## EXERCISE INSTRUCTIONS
Answer these questions from the abstract on opioid maintenance treatment below:
(a) Where were the long-term opioid users in the study located?
(b) What proportion of participants reported perceived abuse in health care?
(c) How many formats for sharing study findings with participants were piloted?

## PASSAGE TO READ
• • • • •
Opioid maintenance treatment retention and perceptions of care among long-term opioid dependent men and women Palis, Heather Nadine


Background: Opioid dependence is a chronic relapsing disease with a number of related harms. Despite the proven effectiveness of opioid maintenance many men and women are not engaged or retained in this treatment. Accounting for patient perceptions of their interactions with health care providers may offer important evidence as to meeting gender specific heath and treatment needs of this population. Objective: This thesis investigates access to health care and addiction treatment services among long-term opioid dependent men and women. Factors associated with retention to opioid maintenance treatment are explored among participants and stratified by gender. Perceptions of encounters with health care providers as potentially offensive, degrading, or abusive are considered. Finally, the feasibility of sharing study findings with long-term opioid users are explored. Methods: The Gender Matters in the Health of Long-term Opioid Users study is a descriptive cross-sectional study of long-term opioid users in the Downtown Eastside of Vancouver. Descriptive variables were explored and logistic regression models were built to determine associations between independent variables and the opioid maintenance treatment retention and perceived abuse in health care outcomes. Two formats of sharing study findings with participants were piloted and participant perceptions of study findings and the meeting formats were gathered. Results: Rates of opioid maintenance treatment retention were similar among men and women while factors associated with retention differed by gender. Half of participants reported perceived abuse in health care, which was associated with childhood maltreatment and psychological health problems. The majority of participants felt it was important for participants to be involved in knowledge translation, while few had previously had the opportunity to do so. Conclusions: Gender, along with other structural factors have strong implications for the appropriateness and success of the treatment and models of care provided to opioid-dependent men and women. Patient histories and perspectives must be accounted for to determine suitable treatments and to ensure health care encounters are not perceived as offensive, degrading, or abusive. The involvement of participants in knowledge translation can serve as a means of empowering participants and accounting for patient voice in recommendations for service provision and policy.
• • • • •
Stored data
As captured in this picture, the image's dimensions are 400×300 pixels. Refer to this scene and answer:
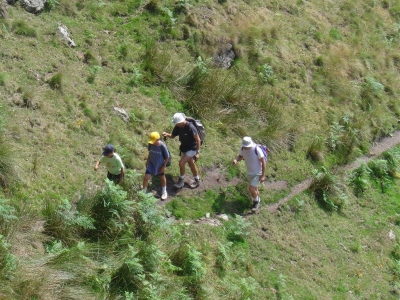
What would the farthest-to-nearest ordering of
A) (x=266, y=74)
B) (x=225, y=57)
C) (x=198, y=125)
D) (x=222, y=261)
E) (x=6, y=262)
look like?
(x=266, y=74), (x=225, y=57), (x=198, y=125), (x=222, y=261), (x=6, y=262)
• • • • •
## TASK ANSWER
(a) The Downtown Eastside of Vancouver
(b) Half
(c) Two